#### Quoted passage ####

Thanks!!! I'll try both when I get home!!


----------



## cannelg (Nov 12, 2018)

Well - came home and guess what...it’s out again...


Sent from my iPhone using Tapatalk


----------



## cannelg (Nov 12, 2018)

Ok...went to channel strength and it is confirmed frequency 7...and after a few seconds it actually
Came through - I could watch it. Then I exited and tried going to the channel and it came through - so it is fixed again I guess. So weird.


Sent from my iPhone using Tapatalk


----------



## Mr Tony (Dec 20, 2012)

cannelg said:


> Ok...went to channel strength and it is confirmed frequency 7...and after a few seconds it actually
> Came through - I could watch it. Then I exited and tried going to the channel and it came through - so it is fixed again I guess. So weird.


What market are you in? GPolly1 is in Tampa area. Are you in that area too? Reason I say is there are 1/2 dozen NBC stations on PSIP 8


----------



## cannelg (Nov 12, 2018)

Yes - I am in Tampa as well. 


Sent from my iPhone using Tapatalk


----------



## gpolly1 (Jan 13, 2015)

FYI, all NBC/WFLA related channels come in, except 8-1or 8-2. It seems that I can either have one or the other. Both are on frequency 7. So far, I have checked the top 8-1 from the channel list and unchecked both 8-2s... And so far, so good. My 8-1 shows recorded last night. Will keep you updated on any changes.


----------



## cannelg (Nov 12, 2018)

Oh you are right...8.2 is giving me the error now. 


Sent from my iPhone using Tapatalk


----------



## gpolly1 (Jan 13, 2015)

Yeah... But for how long?

I don't really use 8.2 very often, but I'd still like to keep it. For now, whatever works.


----------



## gpolly1 (Jan 13, 2015)

8.1 went out again this morning. Did a channel scan and it came back. I wonder how often I'll have to do this?


----------



## lman (Nov 14, 2006)

I had previously removed the old channel that currently has no signal but does have program/guide info. I still had no guide info on the active channel. I put the old channel back in my list so I could see what is on my active channel. I have sent a report a couple of months ago describing this along with several updates. I paid for lifetime guide service and apparently they got their money so we are SOL.


----------



## Mr Tony (Dec 20, 2012)

lman said:


> I had previously removed the old channel that currently has no signal but does have program/guide info. I still had no guide info on the active channel.


what RF channel shows for the one _with_ guide info?


----------



## lman (Nov 14, 2006)

unclehonkey said:


> what RF channel shows for the one _with_ guide info?


South Bend, IN channel 25-3 frequency 27 has guide info but no signal. 25-3 frequency 25 has signal but no guide info.


----------



## Mr Tony (Dec 20, 2012)

lman said:


> South Bend, IN channel 25-3 frequency 27 has guide info but no signal. 25-3 frequency 25 has signal but no guide info.


That doesnt make sense as WCWW is on RF25 and staying on RF25 after the repack. I would submit a tivo lineup change to get it fixed

tivo.com/lineup


----------



## lman (Nov 14, 2006)

####

» Given request 1: In the forum thread, which frequency are both 8-1 and 8-2 on?
» Given request 2: Echo the stretch of the forum thread from "8.1 went out" through "we are SOL.".
» Given request 3: In the forum thread, why did lman put the old channel back in the channel list?
The listing that follows has nothing to do with the forum thread.

#### Source data ####

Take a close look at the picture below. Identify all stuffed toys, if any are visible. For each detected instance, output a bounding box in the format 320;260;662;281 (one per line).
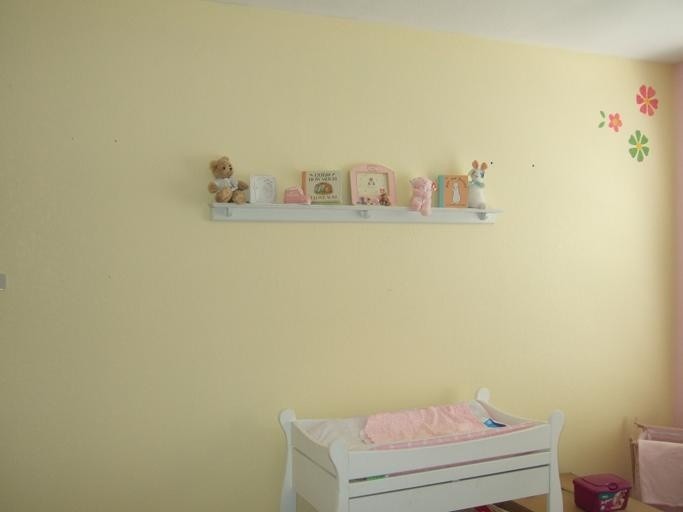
467;159;488;210
207;155;249;204
408;176;438;217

####

» Correct result 1: Frequency 7.

» Correct result 2:
8.1 went out again this morning. Did a channel scan and it came back. I wonder how often I'll have to do this?


----------



## lman (Nov 14, 2006)

I had previously removed the old channel that currently has no signal but does have program/guide info. I still had no guide info on the active channel. I put the old channel back in my list so I could see what is on my active channel. I have sent a report a couple of months ago describing this along with several updates. I paid for lifetime guide service and apparently they got their money so we are SOL.

» Correct result 3: The active channel still had no guide info. The old channel has no signal but does have program and guide info. Putting it back let lman see what is on the active channel.